Se taire de Mazarine Pingeot


Mazarine Pingeot, Se taire, éd. Julliard, 29 août 2019, 288 pages.
  

Le silence imposé est un thème que Mazarine Pingeot explore de roman en roman. On connaît son histoire personnelle et familiale, on comprend que le silence soit son sujet de prédilection. Elle le creuse, l’interroge. Dans Se taire, au titre aussi emblématique que celui qu’elle a donné à son récit Bouche cousue, une jeune femme est sommée par sa famille de ne rien dire, de ne rien révéler. Mais il n’est pas question, ici, de clandestinité. Il est question de viol.

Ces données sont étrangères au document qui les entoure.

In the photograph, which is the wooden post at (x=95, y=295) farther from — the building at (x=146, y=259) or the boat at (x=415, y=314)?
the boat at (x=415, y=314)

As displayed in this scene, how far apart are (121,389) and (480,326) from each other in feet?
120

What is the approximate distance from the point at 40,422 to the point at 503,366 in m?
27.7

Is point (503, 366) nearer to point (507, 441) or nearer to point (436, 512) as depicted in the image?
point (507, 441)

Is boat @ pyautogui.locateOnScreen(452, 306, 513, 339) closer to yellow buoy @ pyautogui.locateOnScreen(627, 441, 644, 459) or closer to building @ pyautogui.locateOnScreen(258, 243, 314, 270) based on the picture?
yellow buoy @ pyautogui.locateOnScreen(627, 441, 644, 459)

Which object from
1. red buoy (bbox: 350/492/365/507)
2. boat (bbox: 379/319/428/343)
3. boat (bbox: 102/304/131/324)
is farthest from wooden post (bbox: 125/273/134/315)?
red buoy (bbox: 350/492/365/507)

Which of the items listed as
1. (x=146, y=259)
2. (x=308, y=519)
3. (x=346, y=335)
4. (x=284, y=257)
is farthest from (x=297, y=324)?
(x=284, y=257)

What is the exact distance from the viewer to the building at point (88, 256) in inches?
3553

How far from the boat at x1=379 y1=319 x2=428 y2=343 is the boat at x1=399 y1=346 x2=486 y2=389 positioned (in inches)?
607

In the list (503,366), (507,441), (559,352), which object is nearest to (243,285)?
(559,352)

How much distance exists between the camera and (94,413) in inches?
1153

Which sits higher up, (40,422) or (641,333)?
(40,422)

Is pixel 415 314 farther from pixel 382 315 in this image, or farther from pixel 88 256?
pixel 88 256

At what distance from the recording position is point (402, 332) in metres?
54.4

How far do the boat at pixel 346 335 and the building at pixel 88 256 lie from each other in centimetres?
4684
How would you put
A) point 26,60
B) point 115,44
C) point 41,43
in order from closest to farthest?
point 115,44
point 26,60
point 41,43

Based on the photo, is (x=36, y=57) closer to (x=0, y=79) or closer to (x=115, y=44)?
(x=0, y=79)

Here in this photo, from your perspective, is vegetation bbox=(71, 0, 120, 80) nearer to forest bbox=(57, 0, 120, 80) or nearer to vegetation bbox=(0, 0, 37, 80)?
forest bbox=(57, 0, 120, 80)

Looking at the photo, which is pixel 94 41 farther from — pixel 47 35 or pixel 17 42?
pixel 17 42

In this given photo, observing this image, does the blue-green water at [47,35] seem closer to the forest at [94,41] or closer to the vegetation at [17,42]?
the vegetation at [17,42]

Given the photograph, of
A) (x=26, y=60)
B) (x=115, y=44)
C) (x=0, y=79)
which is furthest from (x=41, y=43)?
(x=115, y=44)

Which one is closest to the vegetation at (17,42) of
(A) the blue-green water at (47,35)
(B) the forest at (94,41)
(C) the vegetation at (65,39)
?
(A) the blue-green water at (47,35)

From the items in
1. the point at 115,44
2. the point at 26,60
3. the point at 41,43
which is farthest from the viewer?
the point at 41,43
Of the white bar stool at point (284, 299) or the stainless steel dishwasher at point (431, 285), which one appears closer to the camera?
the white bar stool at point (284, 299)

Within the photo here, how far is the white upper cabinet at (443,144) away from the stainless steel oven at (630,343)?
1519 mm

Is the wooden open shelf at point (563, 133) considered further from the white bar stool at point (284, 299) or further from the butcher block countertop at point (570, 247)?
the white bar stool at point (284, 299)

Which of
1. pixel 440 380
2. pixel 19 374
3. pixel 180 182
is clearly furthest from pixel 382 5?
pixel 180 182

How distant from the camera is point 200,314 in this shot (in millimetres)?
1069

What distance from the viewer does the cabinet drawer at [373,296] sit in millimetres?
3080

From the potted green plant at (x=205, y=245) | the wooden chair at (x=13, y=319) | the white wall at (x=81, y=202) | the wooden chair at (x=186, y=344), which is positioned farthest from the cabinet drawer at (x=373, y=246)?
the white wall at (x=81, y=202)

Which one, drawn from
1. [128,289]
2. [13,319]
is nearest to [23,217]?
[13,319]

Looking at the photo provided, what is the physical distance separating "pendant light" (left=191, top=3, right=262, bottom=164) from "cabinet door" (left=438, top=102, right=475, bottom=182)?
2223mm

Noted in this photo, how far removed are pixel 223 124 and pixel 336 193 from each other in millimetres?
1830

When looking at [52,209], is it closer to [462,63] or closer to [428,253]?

Mathilde Léger est petite-fille d’Académicien et fille d’un célèbre chanteur engagé. Elle porte le poids d’un héritage culturel et d’un quotidien médiatique. Après le bac, elle ne poursuit pas ses études et opte pour la photographie. Un magazine l’envoie faire un reportage chez un prix Nobel de la paix, un homme brisé après le suicide récent de sa fille. Le Nobel photographié dans son chagrin par la fille du chanteur célèbre, voilà qui fera vendre. Mathilde a vingt ans, n’est pas dupe du motif pour lequel on l’a choisie, elle, pour cette mission, et elle y va, un peu intimidée. Le Nobel a la cinquantaine, pleure son malheur dans une ville du sud, accueille la jeune photographe, et la viole. Mathilde se laisse faire, puis bredouille qu’elle a des photos à faire. Et elle photographie son violeur. Elle fait son boulot, après l’agression.

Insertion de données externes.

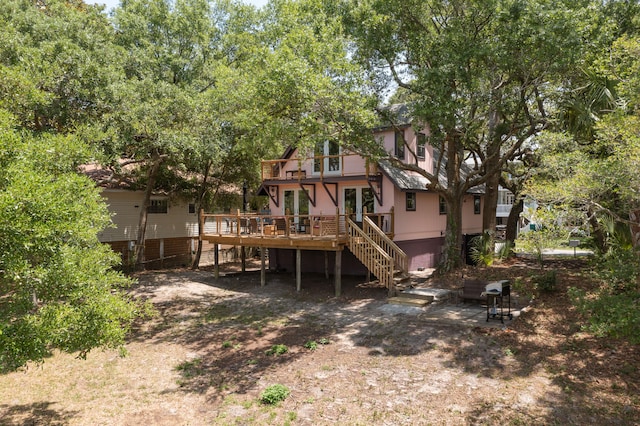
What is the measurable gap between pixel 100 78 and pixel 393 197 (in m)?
12.7

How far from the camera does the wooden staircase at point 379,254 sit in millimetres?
16344

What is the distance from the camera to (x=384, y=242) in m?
18.1

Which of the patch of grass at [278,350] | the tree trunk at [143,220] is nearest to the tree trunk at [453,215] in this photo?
the patch of grass at [278,350]

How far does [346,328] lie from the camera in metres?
13.5

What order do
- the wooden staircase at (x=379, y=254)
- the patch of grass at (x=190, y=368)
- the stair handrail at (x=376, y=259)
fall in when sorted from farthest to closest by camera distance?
1. the wooden staircase at (x=379, y=254)
2. the stair handrail at (x=376, y=259)
3. the patch of grass at (x=190, y=368)

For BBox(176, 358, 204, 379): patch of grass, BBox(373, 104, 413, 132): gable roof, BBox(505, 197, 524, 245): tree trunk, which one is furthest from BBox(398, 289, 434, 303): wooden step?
BBox(505, 197, 524, 245): tree trunk

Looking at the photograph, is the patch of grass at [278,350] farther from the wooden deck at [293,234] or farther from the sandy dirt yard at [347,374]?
the wooden deck at [293,234]

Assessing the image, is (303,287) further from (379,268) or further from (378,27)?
(378,27)

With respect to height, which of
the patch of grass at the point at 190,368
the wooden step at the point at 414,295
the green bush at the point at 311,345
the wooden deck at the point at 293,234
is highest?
the wooden deck at the point at 293,234

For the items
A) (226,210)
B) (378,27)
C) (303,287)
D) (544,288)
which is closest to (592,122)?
(544,288)

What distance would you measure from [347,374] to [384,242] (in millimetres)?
8527

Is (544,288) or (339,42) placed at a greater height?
(339,42)

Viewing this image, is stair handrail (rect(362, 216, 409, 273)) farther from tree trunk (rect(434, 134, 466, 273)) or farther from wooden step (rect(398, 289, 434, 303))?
tree trunk (rect(434, 134, 466, 273))

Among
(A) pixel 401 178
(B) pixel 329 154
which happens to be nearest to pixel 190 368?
(A) pixel 401 178
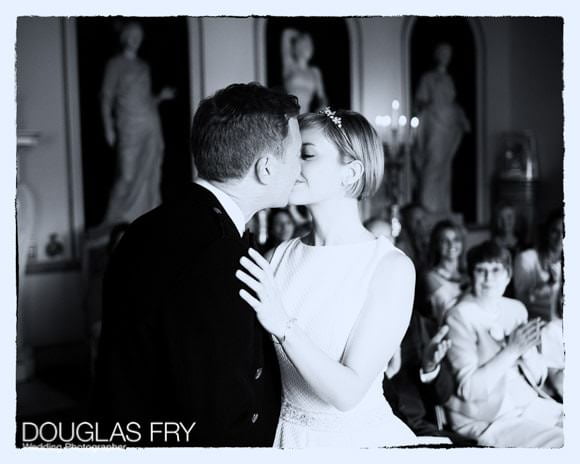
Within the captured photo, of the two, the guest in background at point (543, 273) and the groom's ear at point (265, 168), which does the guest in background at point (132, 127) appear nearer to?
the guest in background at point (543, 273)

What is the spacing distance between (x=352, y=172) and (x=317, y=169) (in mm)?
104

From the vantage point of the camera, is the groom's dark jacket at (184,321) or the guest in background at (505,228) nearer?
the groom's dark jacket at (184,321)

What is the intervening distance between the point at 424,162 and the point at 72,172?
11.9 ft

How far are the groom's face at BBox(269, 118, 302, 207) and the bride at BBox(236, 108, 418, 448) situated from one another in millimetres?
126

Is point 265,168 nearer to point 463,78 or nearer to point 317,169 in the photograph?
point 317,169

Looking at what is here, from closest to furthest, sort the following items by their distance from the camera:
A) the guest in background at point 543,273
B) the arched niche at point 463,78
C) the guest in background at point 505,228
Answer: the guest in background at point 543,273 → the guest in background at point 505,228 → the arched niche at point 463,78

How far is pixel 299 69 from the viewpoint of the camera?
711 cm

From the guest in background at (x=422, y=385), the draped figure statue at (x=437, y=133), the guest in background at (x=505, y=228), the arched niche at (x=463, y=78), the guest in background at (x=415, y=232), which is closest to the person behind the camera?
the guest in background at (x=422, y=385)

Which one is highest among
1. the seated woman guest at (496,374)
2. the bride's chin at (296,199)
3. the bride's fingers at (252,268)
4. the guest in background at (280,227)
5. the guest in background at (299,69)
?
the guest in background at (299,69)

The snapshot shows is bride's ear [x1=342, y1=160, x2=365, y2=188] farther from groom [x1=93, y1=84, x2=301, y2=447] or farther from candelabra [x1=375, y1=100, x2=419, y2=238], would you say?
candelabra [x1=375, y1=100, x2=419, y2=238]

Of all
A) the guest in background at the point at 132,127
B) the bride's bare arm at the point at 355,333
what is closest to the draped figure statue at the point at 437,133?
the guest in background at the point at 132,127

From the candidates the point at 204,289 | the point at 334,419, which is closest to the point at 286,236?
the point at 334,419

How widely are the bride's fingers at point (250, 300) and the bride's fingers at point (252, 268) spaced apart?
56 millimetres

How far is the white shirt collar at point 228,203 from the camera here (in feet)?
6.64
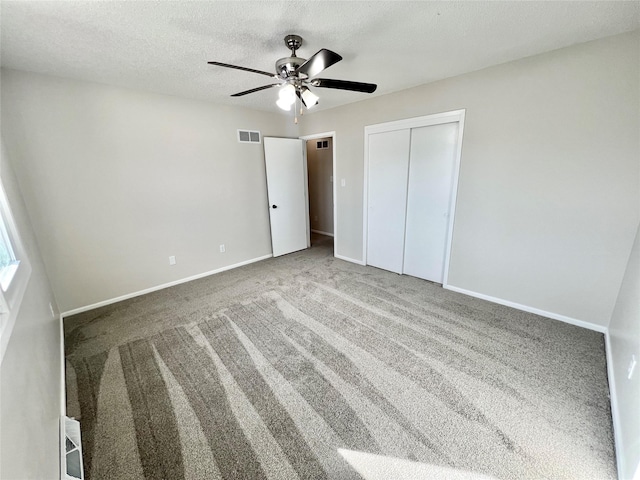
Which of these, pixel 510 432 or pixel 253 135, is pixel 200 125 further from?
pixel 510 432

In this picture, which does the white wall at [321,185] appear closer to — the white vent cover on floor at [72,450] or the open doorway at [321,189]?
the open doorway at [321,189]

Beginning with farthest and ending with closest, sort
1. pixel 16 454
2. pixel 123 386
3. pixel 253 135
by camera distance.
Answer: pixel 253 135, pixel 123 386, pixel 16 454

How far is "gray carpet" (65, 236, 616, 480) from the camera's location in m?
1.38

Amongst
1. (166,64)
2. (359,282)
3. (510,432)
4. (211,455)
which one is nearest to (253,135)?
(166,64)

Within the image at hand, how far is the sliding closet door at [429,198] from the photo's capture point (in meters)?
3.04

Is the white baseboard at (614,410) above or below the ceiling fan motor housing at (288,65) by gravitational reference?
below

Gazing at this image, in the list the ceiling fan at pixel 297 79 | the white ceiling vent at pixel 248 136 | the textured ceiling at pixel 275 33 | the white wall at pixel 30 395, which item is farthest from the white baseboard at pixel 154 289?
the ceiling fan at pixel 297 79

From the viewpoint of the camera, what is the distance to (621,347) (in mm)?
1751

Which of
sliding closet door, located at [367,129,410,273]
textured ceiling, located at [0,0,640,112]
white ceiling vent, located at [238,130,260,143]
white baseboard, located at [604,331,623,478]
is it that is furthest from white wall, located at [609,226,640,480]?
white ceiling vent, located at [238,130,260,143]

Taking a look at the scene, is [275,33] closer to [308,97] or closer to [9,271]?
[308,97]

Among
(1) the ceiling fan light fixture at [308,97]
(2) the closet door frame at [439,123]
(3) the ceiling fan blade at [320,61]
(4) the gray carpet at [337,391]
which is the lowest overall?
(4) the gray carpet at [337,391]

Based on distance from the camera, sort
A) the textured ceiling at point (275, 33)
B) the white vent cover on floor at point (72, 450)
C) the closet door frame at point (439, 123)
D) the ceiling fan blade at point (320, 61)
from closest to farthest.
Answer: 1. the white vent cover on floor at point (72, 450)
2. the ceiling fan blade at point (320, 61)
3. the textured ceiling at point (275, 33)
4. the closet door frame at point (439, 123)

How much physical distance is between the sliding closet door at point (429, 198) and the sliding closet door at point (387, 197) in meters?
0.10

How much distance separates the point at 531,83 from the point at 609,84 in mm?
507
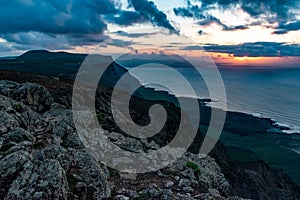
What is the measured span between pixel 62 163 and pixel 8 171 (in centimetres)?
239

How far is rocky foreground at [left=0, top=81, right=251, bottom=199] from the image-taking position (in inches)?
424

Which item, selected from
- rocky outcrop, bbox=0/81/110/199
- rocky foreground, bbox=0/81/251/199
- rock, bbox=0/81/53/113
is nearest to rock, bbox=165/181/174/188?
rocky foreground, bbox=0/81/251/199

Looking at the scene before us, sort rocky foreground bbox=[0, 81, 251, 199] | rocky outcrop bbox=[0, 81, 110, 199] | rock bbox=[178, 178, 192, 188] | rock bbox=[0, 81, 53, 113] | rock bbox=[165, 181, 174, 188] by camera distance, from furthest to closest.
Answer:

« Cette scène n’a pas eu lieu, j’en suis le seul témoin, les photos n’en montreront rien.
Moi, la fille du plus grand chanteur français, artiste engagé, et image de la France, j’ai été programmée pour ne pas faire de scandale.
Le prix Nobel l’a bien compris. »

Le silence a un prix, physique. Mazarine Pingeot décrit la douleur de Mathilde, met en parallèle le traumatisme de l’agression et l’injonction familiale : il ne faut rien dire, les médias vont s’en donner à cœur joie, elle est une fille de, et elle accuse un homme politique irréprochable, on ne va pas la croire, elle doit se taire pour se protéger, et protéger sa famille. Seule sa sœur, Clémentine, regimbe. Clémentine est son aînée, elle a choisi de s’exprimer par la pratique professionnelle d’un sport violent, le roller derby. Tête à demi rasée, piercings, short en nylon, elle fonce dans le tas. Mais on en reste là, Mathilde ne porte pas plainte. Elle porte en elle la culpabilité des photos prises après. Et puis elle se remet plus ou moins, entreprend des études d’urbanisme, et se met en ménage avec un architecte.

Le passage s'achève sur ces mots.